TASK OBJECTIVE
Rewrite the stretch from the start of the items through the line containing "6.12 meters", replacing "porch step" with "doorstep" and keeping everything else unchanged. Omit the pictures from your answer.

___ GIVEN INFORMATION

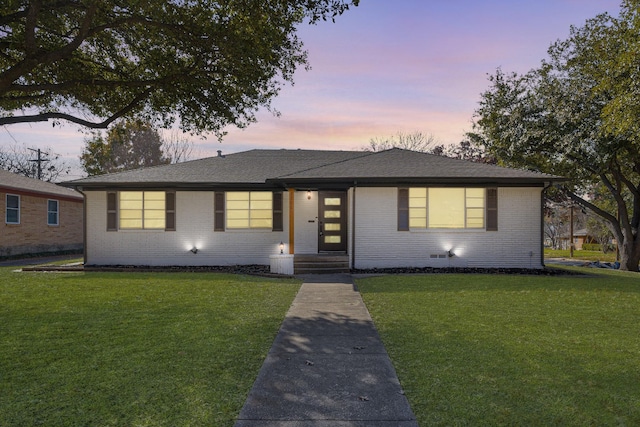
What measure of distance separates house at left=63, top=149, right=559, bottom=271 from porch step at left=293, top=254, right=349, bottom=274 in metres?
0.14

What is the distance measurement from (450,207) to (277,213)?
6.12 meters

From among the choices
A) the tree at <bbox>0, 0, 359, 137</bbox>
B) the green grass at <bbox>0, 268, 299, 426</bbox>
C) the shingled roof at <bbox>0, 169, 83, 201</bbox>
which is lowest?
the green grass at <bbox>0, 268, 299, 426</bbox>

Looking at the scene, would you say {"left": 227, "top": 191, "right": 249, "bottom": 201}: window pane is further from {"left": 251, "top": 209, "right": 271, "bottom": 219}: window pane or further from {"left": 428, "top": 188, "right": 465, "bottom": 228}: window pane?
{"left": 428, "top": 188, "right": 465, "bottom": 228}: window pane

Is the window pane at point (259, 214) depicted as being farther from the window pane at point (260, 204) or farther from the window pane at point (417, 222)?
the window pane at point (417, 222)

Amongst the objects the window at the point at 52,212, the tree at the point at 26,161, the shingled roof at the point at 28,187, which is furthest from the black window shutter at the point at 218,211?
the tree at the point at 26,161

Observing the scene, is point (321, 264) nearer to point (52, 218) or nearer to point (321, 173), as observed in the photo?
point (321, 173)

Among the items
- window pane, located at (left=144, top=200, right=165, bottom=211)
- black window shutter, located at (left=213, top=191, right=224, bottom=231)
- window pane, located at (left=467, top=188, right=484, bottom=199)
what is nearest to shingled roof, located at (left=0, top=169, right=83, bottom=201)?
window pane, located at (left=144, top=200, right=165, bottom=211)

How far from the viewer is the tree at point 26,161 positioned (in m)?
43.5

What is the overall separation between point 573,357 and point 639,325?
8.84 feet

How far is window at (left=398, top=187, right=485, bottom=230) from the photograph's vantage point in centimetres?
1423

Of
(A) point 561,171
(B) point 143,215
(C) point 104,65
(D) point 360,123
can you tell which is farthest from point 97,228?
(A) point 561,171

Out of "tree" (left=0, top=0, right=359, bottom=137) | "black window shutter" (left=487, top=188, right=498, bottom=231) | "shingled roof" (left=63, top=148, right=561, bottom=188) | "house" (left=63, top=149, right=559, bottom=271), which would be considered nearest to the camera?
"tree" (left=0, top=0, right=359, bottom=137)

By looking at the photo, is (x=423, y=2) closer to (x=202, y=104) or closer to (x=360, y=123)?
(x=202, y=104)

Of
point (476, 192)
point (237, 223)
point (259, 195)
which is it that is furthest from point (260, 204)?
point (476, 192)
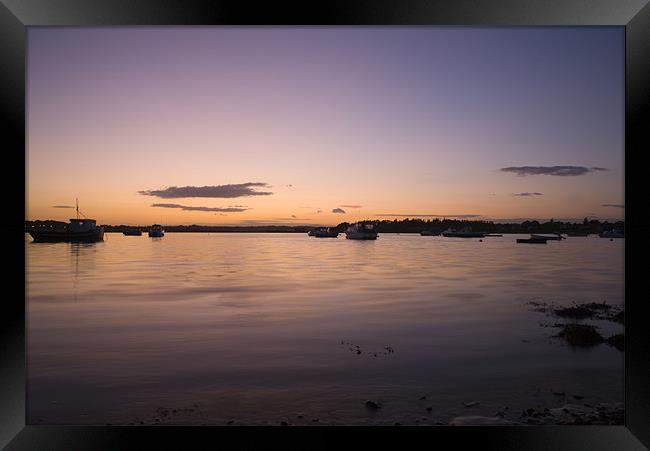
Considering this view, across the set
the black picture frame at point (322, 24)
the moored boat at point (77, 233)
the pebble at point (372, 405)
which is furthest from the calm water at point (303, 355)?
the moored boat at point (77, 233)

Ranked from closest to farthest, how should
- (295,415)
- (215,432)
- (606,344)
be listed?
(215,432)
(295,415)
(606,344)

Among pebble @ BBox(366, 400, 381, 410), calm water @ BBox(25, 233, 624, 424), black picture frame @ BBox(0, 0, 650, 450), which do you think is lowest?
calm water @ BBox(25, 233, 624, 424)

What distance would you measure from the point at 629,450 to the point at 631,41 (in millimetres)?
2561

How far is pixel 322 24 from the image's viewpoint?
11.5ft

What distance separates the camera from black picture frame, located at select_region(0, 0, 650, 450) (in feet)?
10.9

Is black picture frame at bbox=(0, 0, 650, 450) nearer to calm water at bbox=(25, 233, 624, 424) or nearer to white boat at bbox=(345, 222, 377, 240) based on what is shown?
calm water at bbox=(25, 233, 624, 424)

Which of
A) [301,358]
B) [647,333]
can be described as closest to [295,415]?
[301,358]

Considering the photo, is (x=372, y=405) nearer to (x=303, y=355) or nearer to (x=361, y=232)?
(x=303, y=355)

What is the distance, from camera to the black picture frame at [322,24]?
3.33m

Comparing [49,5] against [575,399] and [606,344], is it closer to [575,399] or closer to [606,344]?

______

RESULT OF THIS EXERCISE
What measure of distance separates house at left=63, top=149, right=559, bottom=271 from doorstep at left=293, top=254, right=349, bottom=274 in metres?
0.14

What is the distance measurement from (450,207) to (277,213)?
6.12 meters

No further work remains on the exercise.